Ce praticien brestois assure n’avoir jamais rien oublié. Il est vrai que l’hôpital dans lequel il exerce est très vigilant: après recomptage des compresses et autres instruments, si l’objet n’a toujours pas été retrouvé, les médecins demandent une radiographie de la zone opérée. « Aujourd’hui, les compresses sont marquées radio opaque, poursuit-il. Grâce à la radio, on peut donc les détecter. »

20 ans avec une compresse dans le ventre

Lorsqu’il s’agit de textile, le patient peut vivre des mois, voire des années, sans s’apercevoir de quoi que ce soit. « Il y a deux ans, un médecin a annoncé à l’un de mes clients qu’il avait un cancer et qu’il était sûrement condamné », se souvient Me Jean Sannier, l’avocat d’Audrey. Le septuagénaire se fait opérer. La tumeur détectée est en réalité une grosse compresse oubliée dix ans plus tôt! Autre cas, cité cette fois par Me Papin: « Un de mes clients a vécu pendant 20 ans avec une compresse dans la vessie. Il a reçu 60 000 euros de dommages et intérêts, mais si on rapporte le tout au nombre de jours pendant lesquels il a vécu avec la compresse, c’est dérisoire. »
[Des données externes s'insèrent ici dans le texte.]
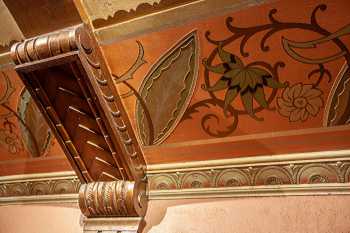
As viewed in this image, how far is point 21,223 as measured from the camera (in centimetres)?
156

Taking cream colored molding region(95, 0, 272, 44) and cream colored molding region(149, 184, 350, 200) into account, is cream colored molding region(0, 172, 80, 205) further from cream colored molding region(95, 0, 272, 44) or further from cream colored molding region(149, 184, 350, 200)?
cream colored molding region(95, 0, 272, 44)

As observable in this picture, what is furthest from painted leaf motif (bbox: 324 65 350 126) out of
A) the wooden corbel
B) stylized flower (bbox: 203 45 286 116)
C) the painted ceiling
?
the wooden corbel

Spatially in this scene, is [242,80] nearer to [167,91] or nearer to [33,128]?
[167,91]

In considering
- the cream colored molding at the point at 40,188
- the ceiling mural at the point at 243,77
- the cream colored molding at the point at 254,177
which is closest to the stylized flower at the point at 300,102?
the ceiling mural at the point at 243,77

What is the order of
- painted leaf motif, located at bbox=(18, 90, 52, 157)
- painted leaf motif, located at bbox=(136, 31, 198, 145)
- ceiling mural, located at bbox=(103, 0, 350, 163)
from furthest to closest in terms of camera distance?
painted leaf motif, located at bbox=(18, 90, 52, 157), painted leaf motif, located at bbox=(136, 31, 198, 145), ceiling mural, located at bbox=(103, 0, 350, 163)

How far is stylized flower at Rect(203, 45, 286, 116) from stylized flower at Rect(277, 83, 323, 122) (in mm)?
39

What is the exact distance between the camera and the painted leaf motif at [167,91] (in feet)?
3.82

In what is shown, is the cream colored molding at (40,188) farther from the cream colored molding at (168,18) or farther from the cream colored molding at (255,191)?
the cream colored molding at (168,18)

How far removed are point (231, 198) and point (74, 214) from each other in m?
0.67

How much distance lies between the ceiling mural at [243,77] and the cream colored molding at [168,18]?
0.07 ft

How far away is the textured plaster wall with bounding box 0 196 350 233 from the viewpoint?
1.04 metres

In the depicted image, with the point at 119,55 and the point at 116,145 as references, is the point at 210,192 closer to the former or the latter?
the point at 116,145

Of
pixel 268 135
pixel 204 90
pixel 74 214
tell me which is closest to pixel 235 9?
pixel 204 90

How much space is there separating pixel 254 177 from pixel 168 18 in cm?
59
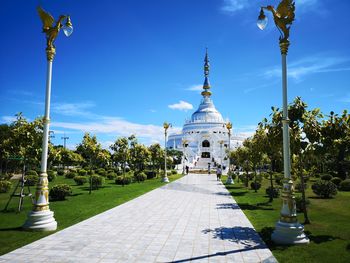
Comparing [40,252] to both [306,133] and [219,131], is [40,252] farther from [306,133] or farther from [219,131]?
[219,131]

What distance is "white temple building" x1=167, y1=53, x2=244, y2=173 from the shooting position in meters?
84.9

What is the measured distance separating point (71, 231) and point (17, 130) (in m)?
5.75

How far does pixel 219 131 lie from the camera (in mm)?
97875

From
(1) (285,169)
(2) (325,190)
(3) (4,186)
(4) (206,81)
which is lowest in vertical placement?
(3) (4,186)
Quand les victimes portent plainte contre le chirurgien ou l’hôpital, les indemnisations sont généralement très inférieures à leurs attentes. « En réalité, on indemnise uniquement en fonction des conséquences de l’erreur médicale, précise Philippe Senant, un médecin bordelais intervenu comme expert à un procès de ce type en 2013. Si l’erreur est grosse mais si la personne n’a pas souffert, les dommages et intérêts ne seront pas très élevés. » Grâce à un barème, l’expert calcule le préjudice en tenant compte du temps d’hospitalisation du patient, de son déficit fonctionnel permanent et de la souffrance endurée. Les magistrats se chargent ensuite d’évaluer le tout.

Longues procédures

« Comme il est compliqué de qualifier les faits au pénal, nous avons choisi d’attaquer au civil où l’on a plus de chances d’aboutir », confie Me Frédéric Pichon. Cet avocat parisien porte le dossier de Cécile, une jeune fille qui a subi une ablation de l’estomac en avril 2013. Cinq mois plus tard, et après des souffrances paralysantes, elle a compris que le chirurgien avait oublié une… paire de ciseaux! Depuis, l’hôpital et le chirurgien ont reconnu leur tort. Mais la procédure tarde à aboutir. C’est aussi le cas pour Audrey, la Lyonnaise opérée en 2010. « Quatre ans ont passé, et je n’ai toujours pas un début d’audience », se désole-t-elle. En cause, la bataille juridique entre le chirurgien et l’hôpital. « Le praticien estime que l’établissement aurait dû compter les objets à la sortie du bloc. L’hôpital estime que c’est lui le fautif. »

Qui est responsable ?

Etablir la responsabilité. Voilà la principale cause de ces lenteurs. « Mon client qui avait vécu 20 ans avec une compresse dans la vessie avait subi plusieurs opérations de cet organe. Or, si les interventions n’avaient pas été pratiquées par le même chirurgien, il aurait été compliqué d’identifier le responsable », constate Me Bénédicte Papin. Dans l’affaire du septuagénaire qui a vécu 10 ans avec une compresse dans le ventre, le chirurgien qui a opéré la deuxième fois en pensant qu’il s’agissait d’une tumeur, a été attaqué par le praticien à l’origine de l’oubli.